Mechanical, structural-only edits to prose. Voice and register are load-bearing and preserved verbatim.
Allowed transformations
- Restructure section order to respect information dependencies (treat info as a DAG; later sections may depend on earlier, never vice versa).
- Split a paragraph carrying two distinct points into two paragraphs.
- Merge two short paragraphs that carry the same point into one.
- Remove redundant sentences, clauses, or words that repeat what was already stated.
- Consolidate parallel lists or tables into a single canonical form when content overlaps.
- Tighten run-on sentences into shorter, clearer ones — preserving the original meaning and the original word choice where possible.
- Cap paragraphs at ~240 characters where doing so requires no rephrasing.
- Promote inline asides into footnotes or sidebars when they break flow.
- Demote redundant headings; promote orphan paragraphs to their own subsection.
Forbidden transformations (hard fence)
- Do NOT change voice (active/passive, first/second/third person).
- Do NOT change register (formal ↔ casual).
- Do NOT change tone (technical, decision-oriented, imperative).
- Do NOT rewrite ODIN-mandated phrasing — terse imperative, third-person, English-mandate, decision-first prose stays.
- Do NOT introduce new claims, examples, or analogies that were not in the source.
- Do NOT remove technical specificity (file paths, command flags, version numbers, named constants).

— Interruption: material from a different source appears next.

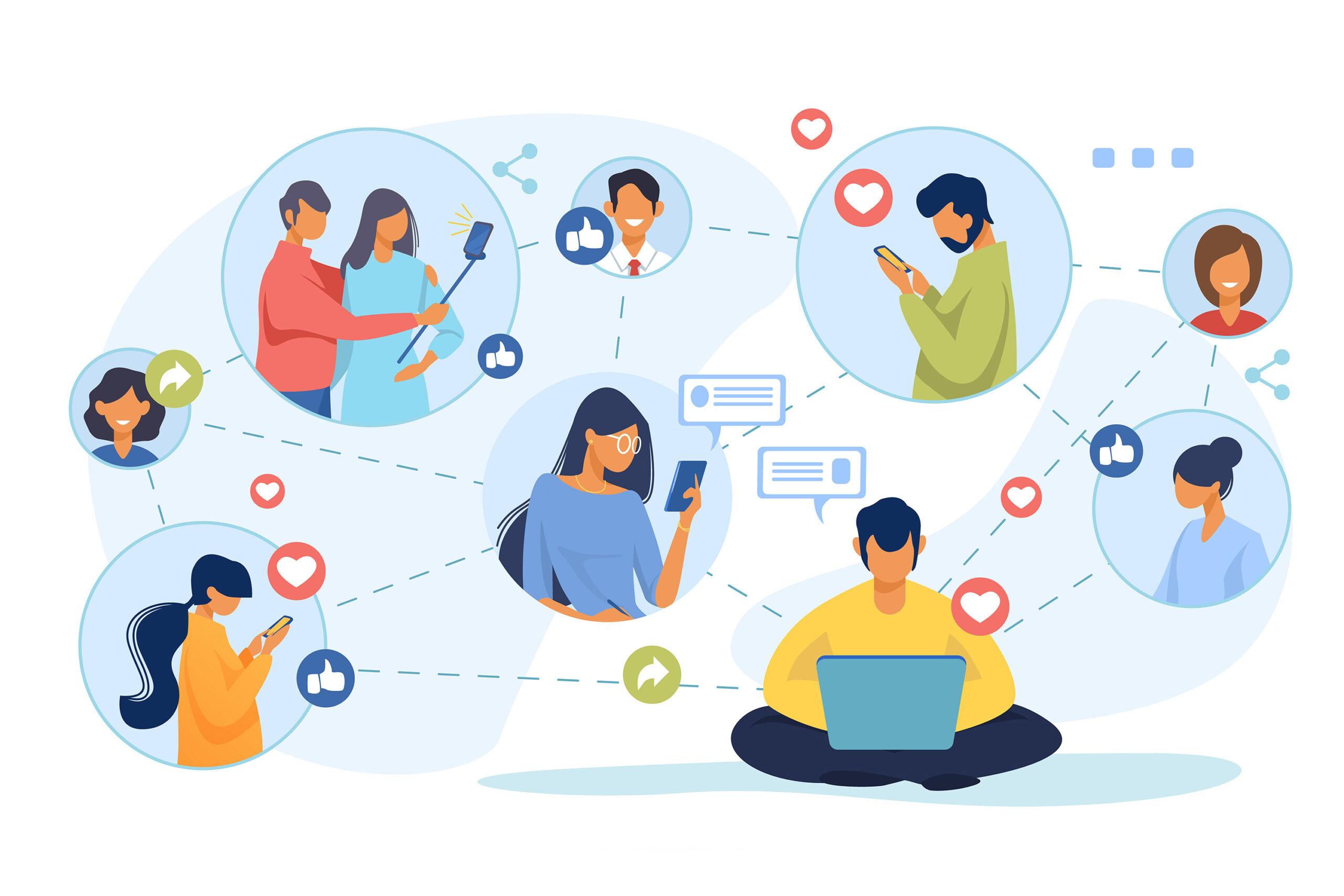 Importance of Brand Community Management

- Do NOT rename headers, fields, or list items even if they look redundant — those are structural and load-bearing.
- Do NOT translate non-English-mandate content into a different style "for clarity."
- Do NOT add emojis, gradients of warmth, marketing language, or hedging.
If a transformation seems necessary but lives in the forbidden list, STOP and surface the question to the user.
Protocol
- Dispatch Explore agent (or read directly for ≤50 LOC) to map the document into sections by heading. Build the dependency graph.
- Confirm the section order and graph with the user before any edit.
- For each section, in dependency order:
- Identify candidate transformations from the allowed list.
- Apply only those. Surface any forbidden-list candidates as questions.
- Diff with
difft after the edit; reject the change if voice/register/tone shifted.
- After all sections are processed, re-read the document end-to-end. Confirm flow without re-editing.
- Commit with message:
docs: tighten <document-name> (mechanical edits only).
Use cases (in scope)
- Tightening a verbose
docs/refactor-plans/<n>.md produced by request-refactor-plan.
- Compressing a long-form ADR before merging.
- Removing duplicated sentences across README sections.
- Reordering a tutorial whose steps reference forward concepts.
Use cases (out of scope — use a different skill)
- Rewriting a draft in a different voice — use a manual rewrite, not this skill.
- Translating a non-English document — ODIN's English-mandate governs original drafting.
- Producing a new document from notes — use general implementation planning or
request-refactor-plan.
Parallel examples
Rust crate README: allowed — split a 400-char paragraph mixing "what it is" and "how to install" into two paragraphs; merge two adjacent install paragraphs covering cargo and pre-built binaries. Forbidden — rewriting the imperative install steps as friendly second-person.
Python project ADR: allowed — reorder "Consequences" to follow "Decision" (was reversed); strip a sentence that re-states the title. Forbidden — softening a hard "MUST" into "should".